Director: Phillip Noyce
Cast: Angelina Jolie, Liev Schreiber, Chiwetel Ejiofor
Daniel Olbrychski, August Diehl, Olek Krupa, Hunt Block, Corey Stoll

For about one third of its running time Salt is a damn good, almost spectacular, thriller. Then it's not.
Angelina Jolie plays Evelyn Salt, a CIA agent accused by a Russian defector (Olbrychski) of being a KGB sleeper agent sent decades before to accomplish a top secret mission ominously called "Day X" (i.e. complete world destruction).
Since this happens within the first minutes of the movie, the next hour and a half has Salt on the run, while agents played by Schrieber and Ejiofor pursue her. She goes all MacGyver and builds explosives with cleaning supplies, infiltrates top secret bunkers and thinks of her German arachnologist husband Mike (Diehl) while wearing fabulous ushankas.
The energy contained in the first part of the film is akin to J.J. Abrams superb spy series Alias, in how it builds a strong female character, hints at some heavy emotional background and provides her with badass qualities without ever reducing her to a mere male fantasy.
What goes wrong here is that director Noyce doesn't seem able to juggle every aspect of this character. He tries to make three different movies with her, one where Evelyn is a wrongfully accused woman trying to clear her name and save her husband (which gives Salt its only chance of having a heart), another where she is a fembot wreaking havoc wherever she struts.

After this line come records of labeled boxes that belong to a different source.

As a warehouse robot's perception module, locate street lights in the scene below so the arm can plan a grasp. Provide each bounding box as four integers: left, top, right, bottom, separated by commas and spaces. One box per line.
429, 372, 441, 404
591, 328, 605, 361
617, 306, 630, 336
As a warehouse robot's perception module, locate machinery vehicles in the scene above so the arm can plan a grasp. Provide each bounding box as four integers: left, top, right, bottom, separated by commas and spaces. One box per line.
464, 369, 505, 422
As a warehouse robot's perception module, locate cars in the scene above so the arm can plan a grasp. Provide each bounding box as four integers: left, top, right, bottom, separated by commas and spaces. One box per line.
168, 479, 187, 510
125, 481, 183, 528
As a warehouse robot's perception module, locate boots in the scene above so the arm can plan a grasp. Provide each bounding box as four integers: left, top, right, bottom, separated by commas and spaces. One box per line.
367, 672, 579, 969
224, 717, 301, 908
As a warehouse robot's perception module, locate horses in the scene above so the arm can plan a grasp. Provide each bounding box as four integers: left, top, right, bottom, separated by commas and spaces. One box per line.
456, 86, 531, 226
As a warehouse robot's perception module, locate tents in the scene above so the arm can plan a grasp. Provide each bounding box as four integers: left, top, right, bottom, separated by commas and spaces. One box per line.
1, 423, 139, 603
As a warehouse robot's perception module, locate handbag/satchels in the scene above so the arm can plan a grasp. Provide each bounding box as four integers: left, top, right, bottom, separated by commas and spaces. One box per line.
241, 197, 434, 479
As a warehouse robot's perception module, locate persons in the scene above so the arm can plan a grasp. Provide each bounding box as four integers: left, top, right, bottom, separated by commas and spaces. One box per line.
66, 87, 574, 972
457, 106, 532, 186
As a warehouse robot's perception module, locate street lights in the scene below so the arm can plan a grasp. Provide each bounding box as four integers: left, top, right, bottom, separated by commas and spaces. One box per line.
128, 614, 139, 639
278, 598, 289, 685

Plus another movie where she's an excuse to resurrect the Russians as America-hating villains often bordering on the ridiculous.
It's this movie that's the most troubling because its flirting with parody makes the others seem completely preposterous and incoherent.

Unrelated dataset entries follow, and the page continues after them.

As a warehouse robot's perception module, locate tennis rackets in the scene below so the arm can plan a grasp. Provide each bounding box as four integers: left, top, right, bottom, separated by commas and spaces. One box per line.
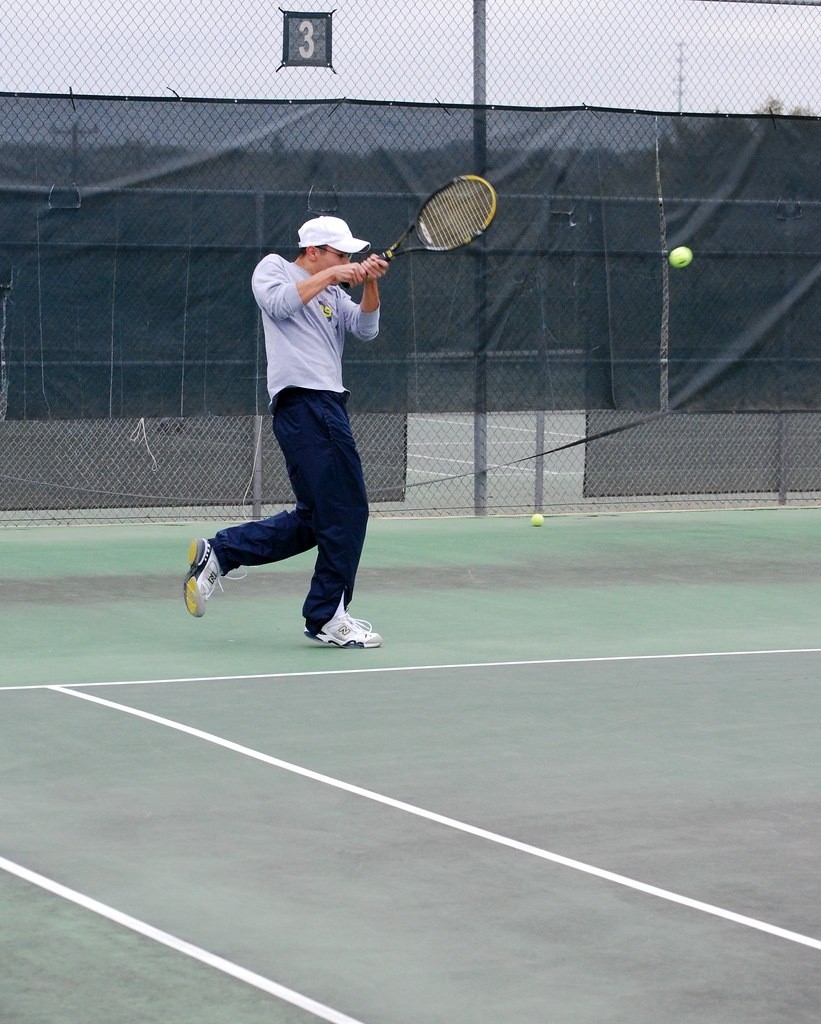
340, 175, 498, 290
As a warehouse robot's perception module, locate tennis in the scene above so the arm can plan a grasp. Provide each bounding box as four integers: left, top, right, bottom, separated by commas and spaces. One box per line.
531, 514, 544, 525
668, 246, 693, 268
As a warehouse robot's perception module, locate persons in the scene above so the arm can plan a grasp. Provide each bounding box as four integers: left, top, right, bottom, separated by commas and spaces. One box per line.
183, 215, 390, 648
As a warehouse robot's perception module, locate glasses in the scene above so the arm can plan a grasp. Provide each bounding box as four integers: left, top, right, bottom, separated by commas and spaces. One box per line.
315, 246, 352, 263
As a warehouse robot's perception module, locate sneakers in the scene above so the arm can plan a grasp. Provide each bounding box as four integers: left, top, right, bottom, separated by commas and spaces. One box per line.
303, 604, 383, 649
183, 536, 247, 617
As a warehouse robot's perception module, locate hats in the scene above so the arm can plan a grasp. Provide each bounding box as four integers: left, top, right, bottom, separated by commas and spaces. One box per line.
297, 216, 371, 254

Of course, nothing about Salt is supposed to make much sense and Jolie seems to be having a ball in the part. Besides making most of her amazing stunts her exotic beauty doesn't interfere with the insanity of the plot and we somehow still believe that someone like her would end up married to a complete nerd.
What the film fails to do is give Salt a soul and as Jolie travels seamlessly from genre to genre she does so with all the professionalism of an actor but none of the je ne sais quoi of a movie star.
For a star vehicle, this one's on automatic mode for way too long.